By Onan Coca and Jeff Dunetz
This is the new standard of measure that everyone should get used to… some things are morally reprehensible UNLESS you do them as a Muslim in the Muslim way.
That is basically what Georgetown Professor of Islamic Studies and Muslim convert Jonathan Brown is teaching in his University these days, and he is nor far off.
During a recent lecture at the International Institute of Islamic Thought, Brown told his audience that men do not necessarily need consent to have sex with a woman, and that slavery is not in and of itself wrong.
In a lecture that spanned about an hour and twenty minutes (embedded below) Dr. Brown condemned the practices of slavery in the West (and China), while attempting to argue that slavery in the Muslim world has been far kinder and gentler (which is completely untrue).
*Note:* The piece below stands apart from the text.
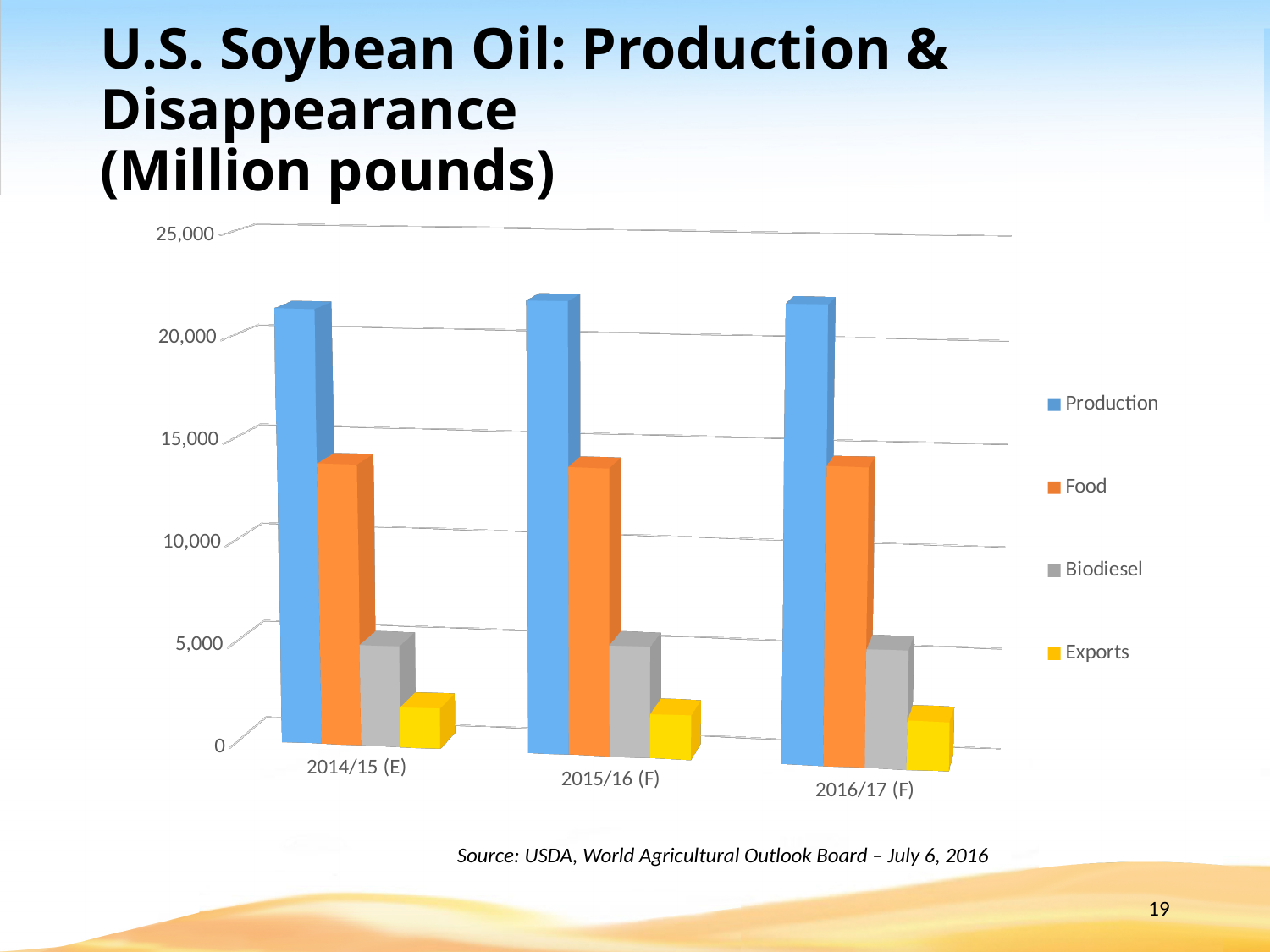
What unit is given in the chart title? Million pounds In 2016/17 (F), which is larger: Food or Biodiesel? Food Which series has the highest value in 2014/15 (E)? Production Is the value for Production in 2015/16 (F) greater or less than 20,000? greater Is the value for Exports in 2015/16 (F) greater or less than 5,000? less Which series has the lowest value in 2016/17 (F)? Exports Is the value for Food in 2014/15 (E) greater or less than 15,000? less What kind of chart is shown on the slide? bar chart How many marketing-year categories are shown on the x axis? 3 How many series does the legend list? 4 Which series is shown in yellow in the legend? Exports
Dr. Brown also argued that slavery had become “racialized” in the West but was non-racial in the Muslim world, another blatant lie. Lastly, Brown argued that forced labor in the West was abusive but that no such practice ever occurred in the Muslim world (this is another easily disproved lie – see here, here, and here).
The truth is that slavery and rape are acceptable per the Quran, however as an Professor at a Jesuit University (Georgetown) in the United States, perhaps Professor Brown shouldn’t be so gung-ho, seemingly endorsing the practice.
Umar Lee is a freelance writer (and a Muslim) who happened to be attending the lecture and was shocked and dismayed at what he heard Dr. Brown teaching.
“Indeed, according to Brown, slaves in the Muslim world lived a pretty good life. I thought the Muslim community was done with this dishonest North Korean style of propaganda. Obviously not…
Brown constructs a world where the wrongs of the West excuse any wrongs (if he believes there are any) in the Muslim World.”
However, Brown went even lower to defend both slavery and rape. He argued that neither slavery nor non-consensual sex (we in the West call this rape) are necessarily immoral.
“It’s not immoral for one human to own another human,” Brown stated in his clearest defense of slavery. Brown went onto state that being an employee is basically the same as being a slave…
Apparently slavery is big in Islam, in fact according to the website, The Religion of Peace, “Islam neither ignores nor condemns slavery. In fact, a large part of the Sharia is dedicated to the practice.” And apparently the Quran devotes more verses to sex slaves than it does to praying five times a day.
Gee as someone who works for himself does that mean I am enslaved by myself? And is that allowed? Does enslaving oneself damage ones eyesight and make them grow hair on their palms?
And on the question of rape, The Religion of Peace reports that “under Islamic law, rape can only be proven if the rapist confesses or if there are four male witnesses. Women who allege rape without the benefit of the act having been witnessed by four men (who presumably develop a conscience afterwards) are actually confessing to having sex. If they or the accused happens to be married, then it is considered to be adultery.”
Professor Brown goes a bit further, he says:
“Consent isn’t necessary for lawful sex,” said Professor Jonathan Brown of Georgetown University… Brown emphatically stated consent is a modern Western concept and only recently had come to be seen as necessary (perhaps around the time feminism began to take root and women decided they wanted autonomy over their bodies). Brown went on to elaborate consent wasn’t necessary to moral and ethical sex…
Lee concludes his post on the lecture by reminding his readers that if a Catholic, or a Protestant, or a Jew had made these same comments in the same context, they would immediately be attacked by academia and the liberal media. He argued that any non-Muslim University employee who would make a similar defense of slavery or rape would immediately be fired from their position and likely not find work in academia ever again. Sadly, when a Muslim professor does it… no one even bats an eye.
It’s a damning condemnation of the state of our culture, but don’t expect Dr. Brown to be condemned or fired by Georgetown anytime soon.